WSPSR

A multi-modal audio-to-text encoder-decoder model trained on a large, weakly supervised dataset

Overview

Relevant work

Pretrained multilingual language models

Multilingual language models such as mBERT and XLM-R are large language models based on the BERT or RoBERTa architectures which train on not one but many languages. mBERT and XLM-R are both encoder-only language models with vocabularies of between 110K and 250K. This method has been found to increase accuracy, particularly with low-resource languages, since knowledge of one language seems to be able to transfer to others, even if they are unrelated.

wav2vec

Wav2vec[3] and other audio models rely on a method of feature extraction in which raw audio is sampled (usually at 16,000 Hz) and converted through a fourier transform over time into a log-mel spectrogram. The coefficients of the spectrogram are fed into convolutional neural networks with between 2 and 5 layers. These networks are trained to output vectors called 'features' that can be used like tokens in a traditional text-based transformer.

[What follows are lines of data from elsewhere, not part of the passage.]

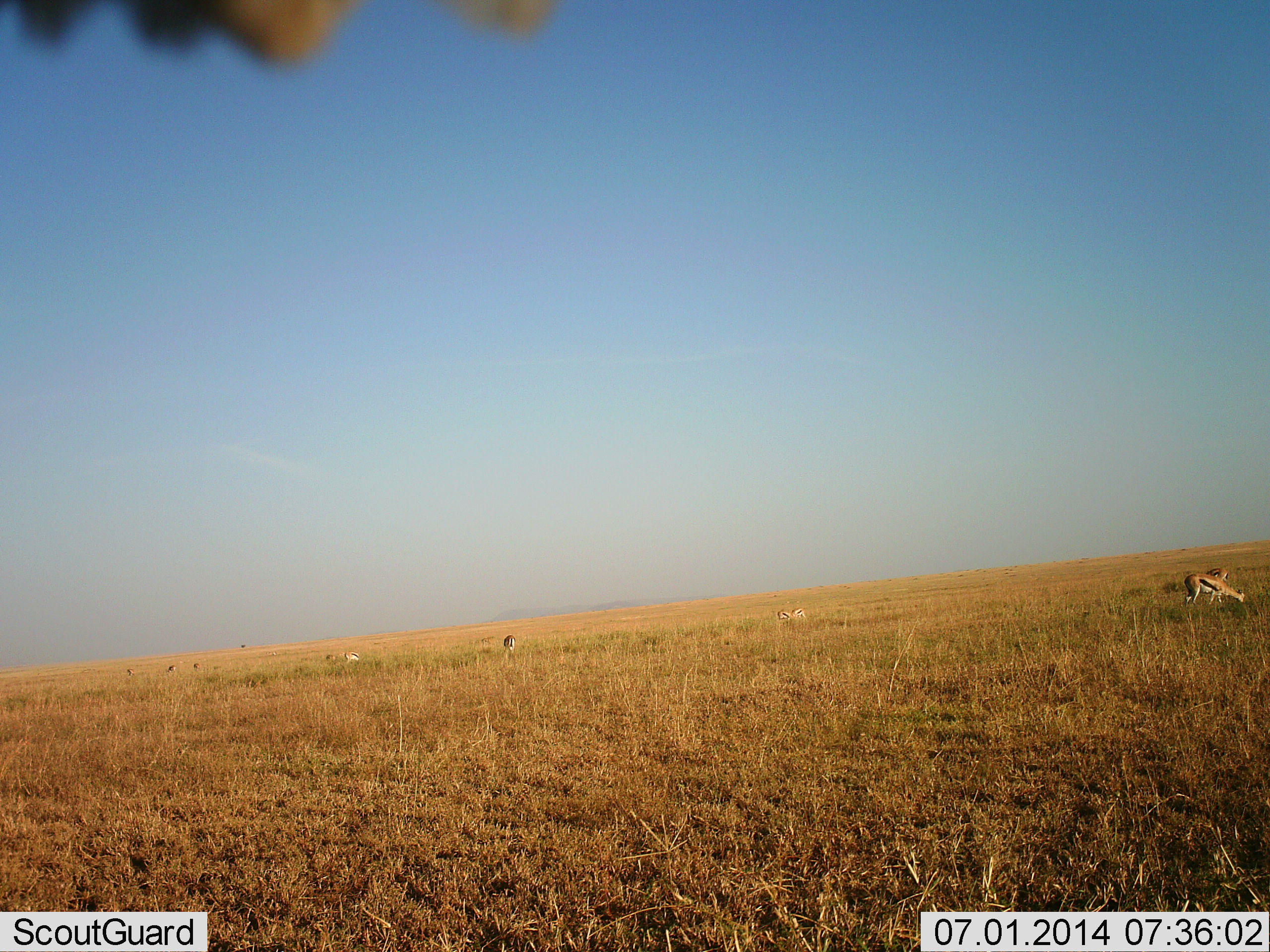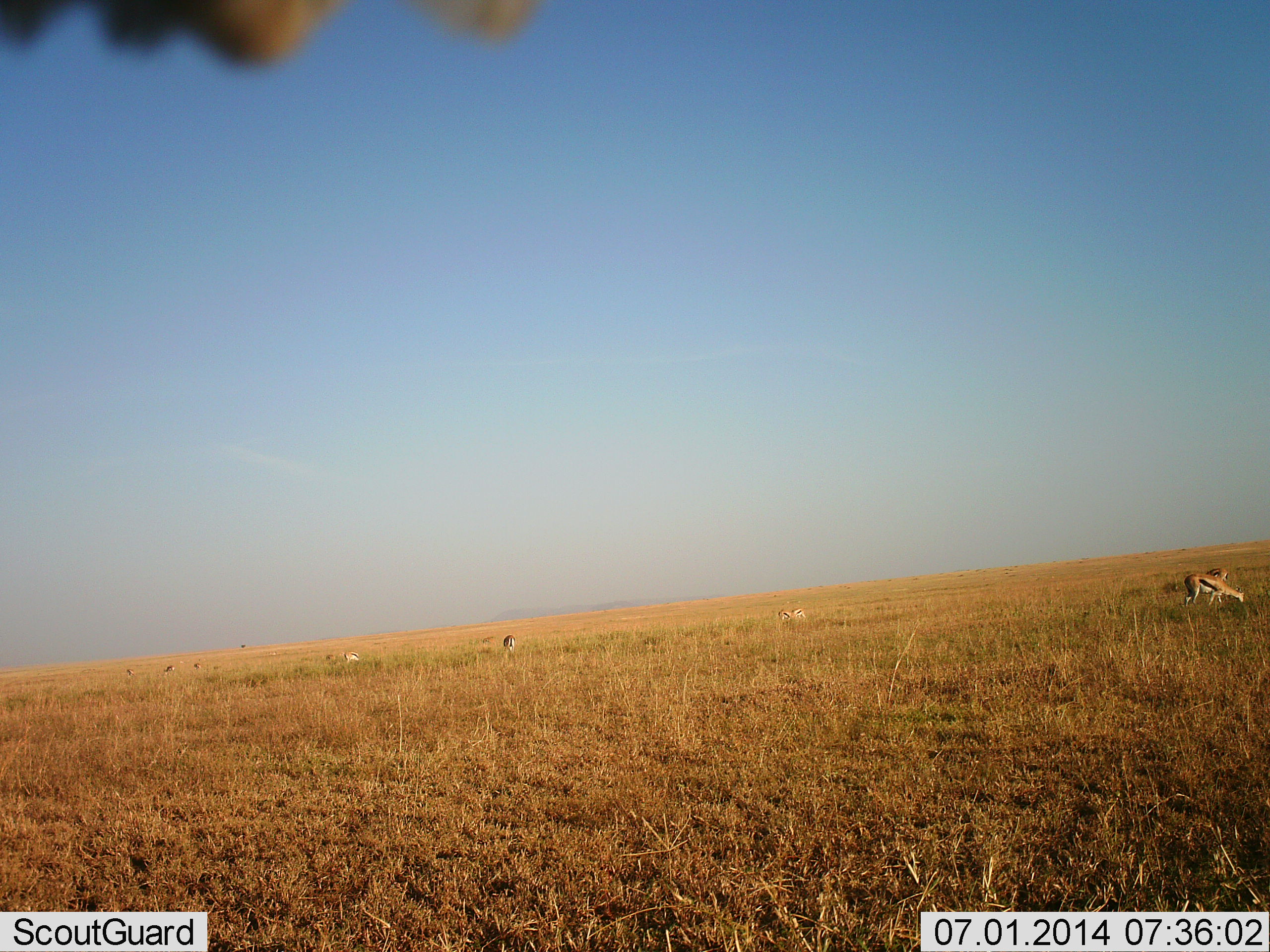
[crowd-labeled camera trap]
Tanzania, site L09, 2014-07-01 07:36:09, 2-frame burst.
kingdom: Animalia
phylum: Chordata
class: Mammalia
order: Artiodactyla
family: Bovidae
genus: Eudorcas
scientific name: Eudorcas thomsonii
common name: thomson's gazelle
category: gazellethomsons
Gazellethomsons (thomson's gazelle) (Eudorcas thomsonii), count 8. Behavior (volunteer vote fractions): standing 70%, resting 0%, moving 10%, interacting 0%. Young present (vote fraction): 0%. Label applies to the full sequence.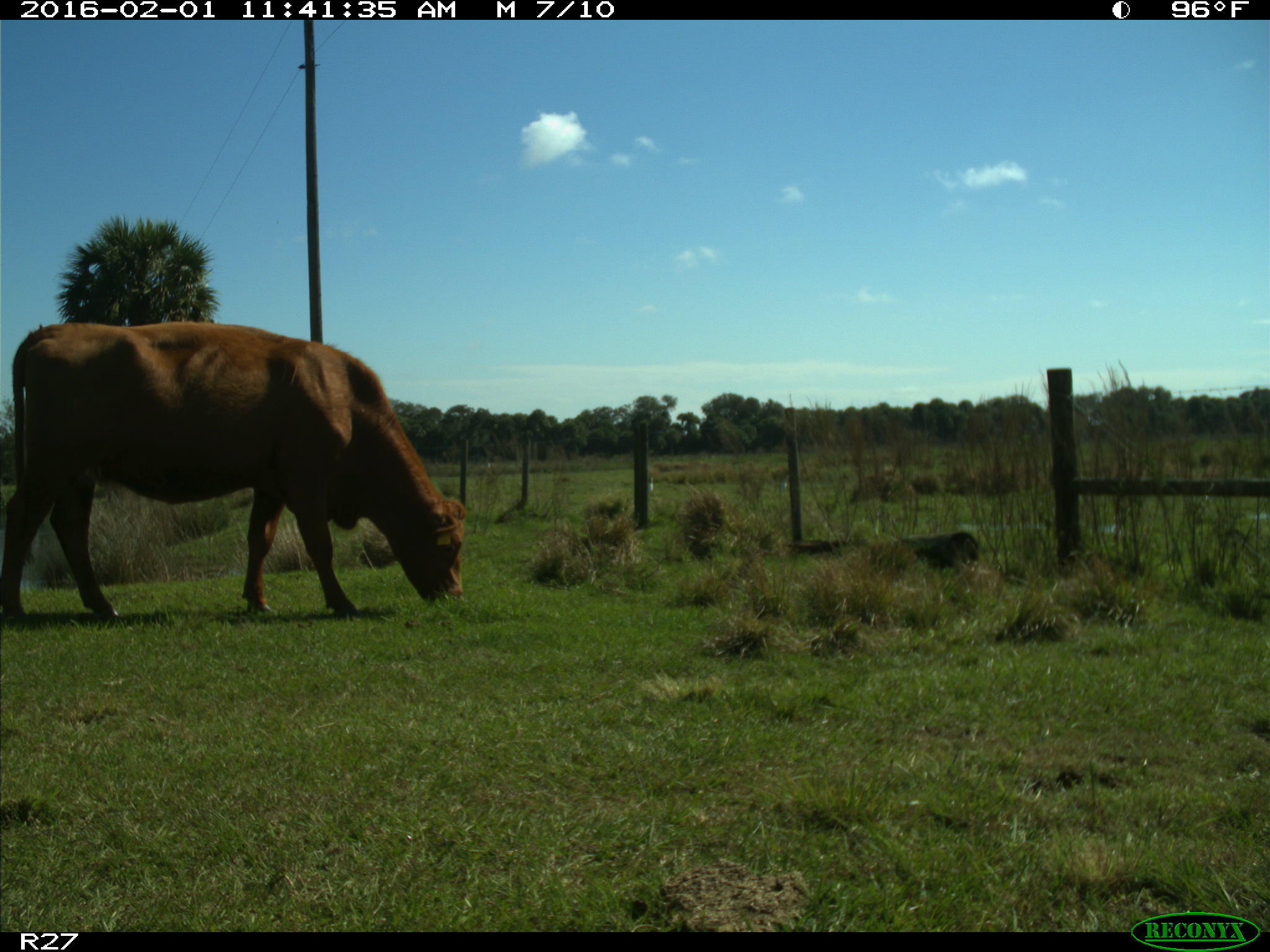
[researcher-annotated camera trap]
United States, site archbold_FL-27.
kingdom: Animalia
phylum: Chordata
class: Mammalia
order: Artiodactyla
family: Bovidae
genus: Bos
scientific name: Bos taurus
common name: domestic cow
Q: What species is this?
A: Bos taurus (domestic cow).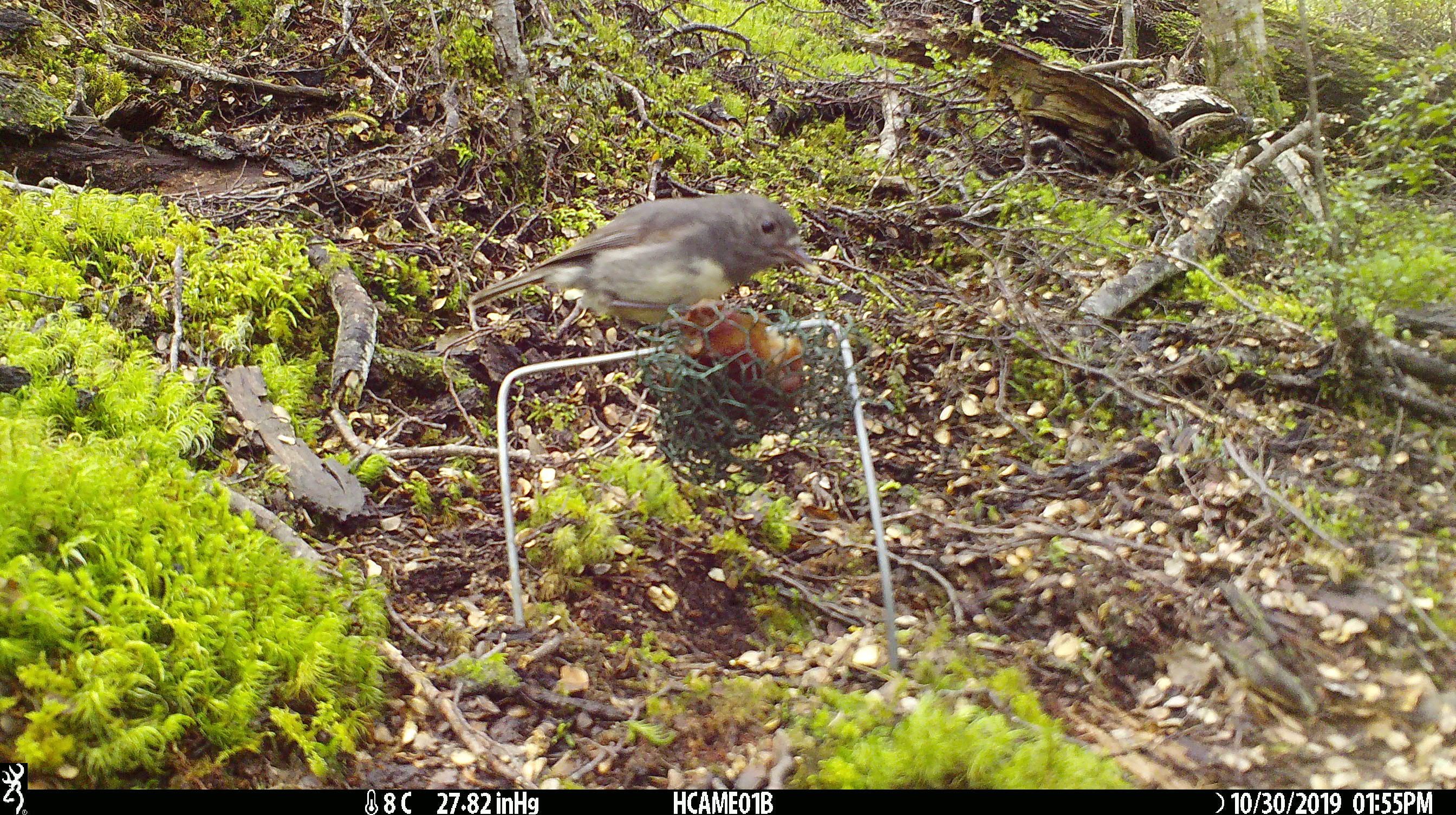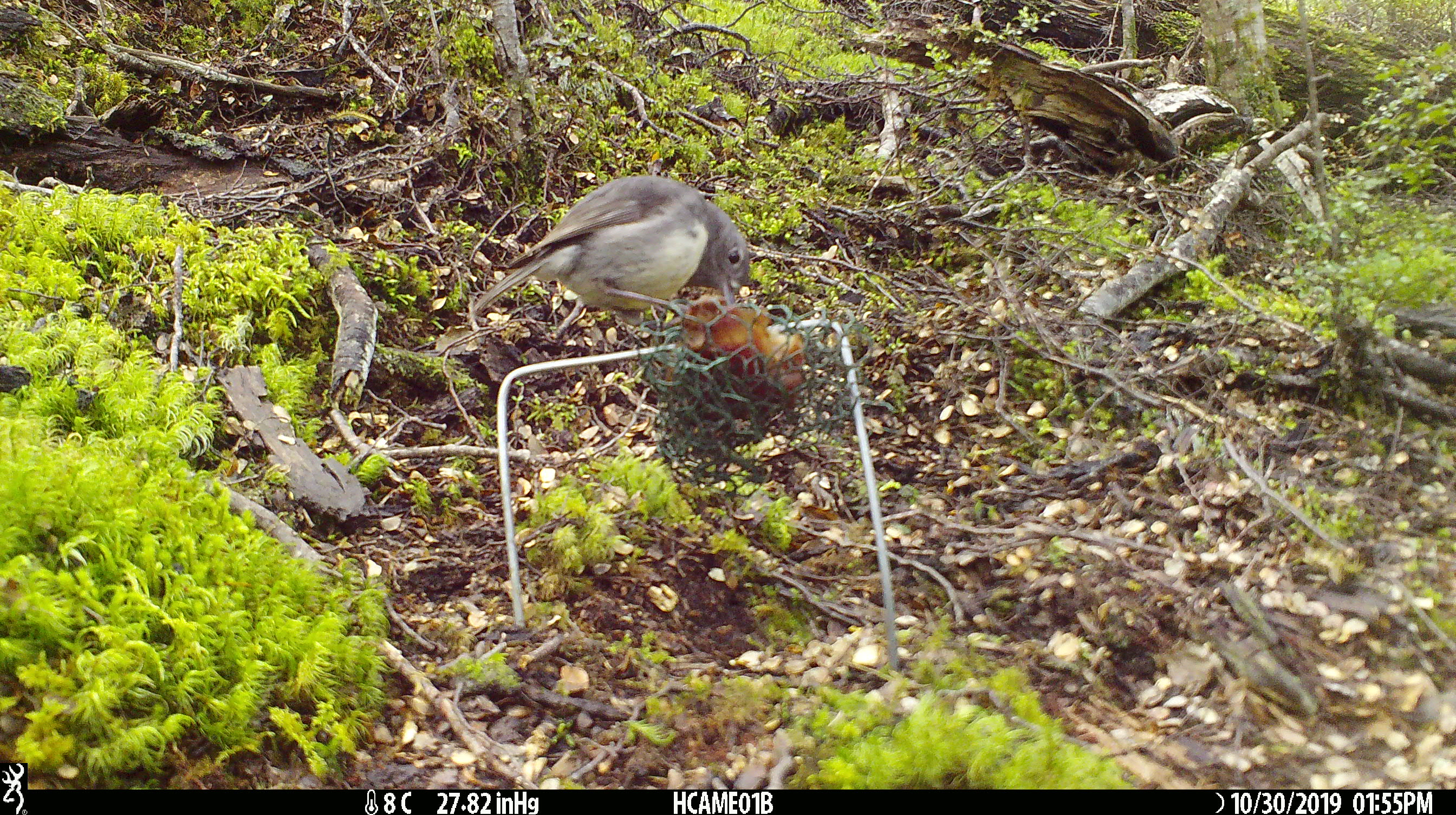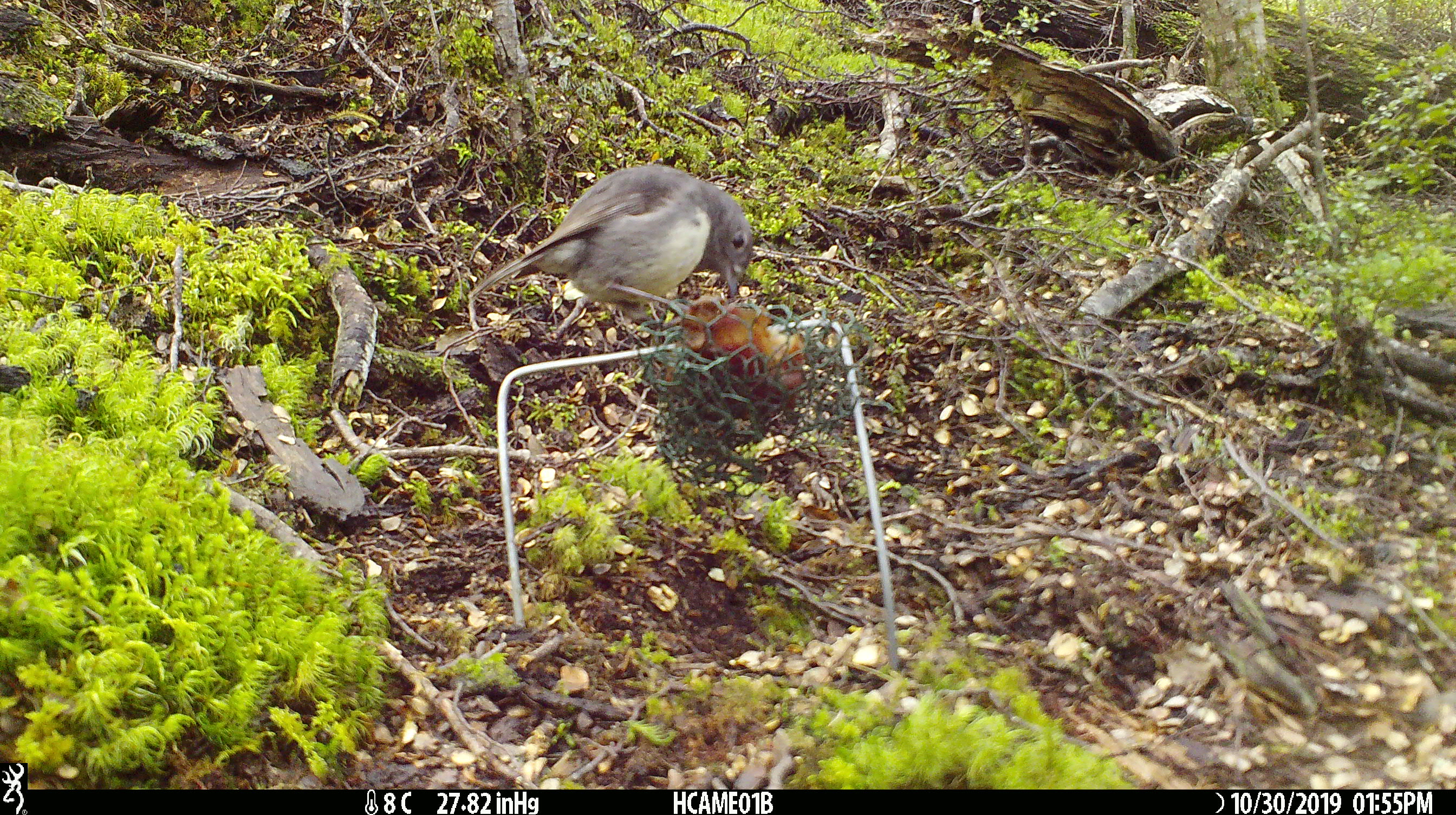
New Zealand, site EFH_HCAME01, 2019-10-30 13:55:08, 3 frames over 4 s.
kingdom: Animalia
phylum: Chordata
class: Aves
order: Passeriformes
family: Petroicidae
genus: Petroica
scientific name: Petroica australis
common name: new zealand robin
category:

An encoder/decoder audio model

All current audio transformers are encoder-only, meaning that they must be finetuned. This can cause some problems:

Machine learning is good at cheating
Finetuned models are prone to overfitting

To make matters even worse, most current audio models have very small training sets as a result of the difficulty of getting high-quality labelled data in audio. For example, Wav2Vec uses only 960 hours of audio (which may seem like a lot, but it's not).

Enter WSPR

Three major improvements:

Multimodal encoder-decoder architecture
Task-specific tokens fed to the decoder
Large dataset with weak supervision

The Model

Audio is resampled at 16,000 Hz
80-channel log-magnitude Mel spectrogram computed on 25ms windows with stride of 10 ms
Input is normalized
Features are extracted with small CNN then fed to encoder
Architecture is similar to original encoder/decoder, with some special tokens

Architecture

Pseudocode

Input: 𝒛 ∈ 𝑉*_𝒛, sequence of Mel spectrogram coefficients; 𝒙 ∈ 𝑉*_𝒙, a sequence of token IDs.
Output: 𝑷 ∈ (0, 1) ^{𝑁_V×length(𝒙)}, where the 𝑡-th column of 𝑷 represents 𝑃ˆ𝜽(𝑥 [𝑡 + 1] | 𝒙[1 : 𝑡], 𝒛).
Hyperparameters: l_max, 𝐿, 𝐻, 𝑑_e, 𝑑_mlp ∈ ℕ
Parameters: 𝜽 includes all of the following parameters:

𝑾_𝒆 ∈ ℝ^{𝑑_e×𝑁_V} , 𝑾_𝒑 ∈ ℝ^{𝑑_e×l_max} , the token and positional embedding matrices.
For 𝑙 ∈ [𝐿_enc]:
- | W_𝑙, multi-head attention parameters for layer 𝑙, see (4),
- | 𝜸¹_𝑙, 𝜷¹_𝑙, 𝜸²_𝑙, 𝜷²_𝑙∈ ℝ^𝑑_e, two sets of layer-norm parameters,
- | 𝑾^𝑙_mlp1 ∈ ℝ^{𝑑_mlp×𝑑_e}, 𝒃^𝑙_mlp1 ∈ ℝ^𝑑_mlp, 𝑾^𝑙_mlp2 ∈ ℝ^{𝑑_e×𝑑_mlp}, 𝒃^𝑙_mlp2 ∈ ℝ^𝑑_e, MLP parameters.
For 𝑙 ∈ [𝐿_dec]:
- | W_𝑙, multi-head attention parameters for layer 𝑙, see (4),
- | W^e/d, multi-head cross-attention parameters for layer 𝑙, see (4),
- | 𝜸³_𝑙, 𝜷³_𝑙, 𝜸⁴_𝑙, 𝜷⁴_𝑙, 𝜸⁵_𝑙, 𝜷⁵_𝑙∈ ℝ^𝑑_e, three sets of layer-norm parameters,
- | 𝑾^𝑙_mlp1 ∈ ℝ^{𝑑_mlp×𝑑_e}, 𝒃^𝑙_mlp1 ∈ ℝ^𝑑_mlp, 𝑾^𝑙_mlp2 ∈ ℝ^{𝑑_e×𝑑_mlp}, 𝒃^𝑙_mlp2 ∈ ℝ^𝑑_e, MLP parameters.
𝑾_𝒖 ∈ ℝ^{𝑁_V×𝑑_e}, the unembedding matrix.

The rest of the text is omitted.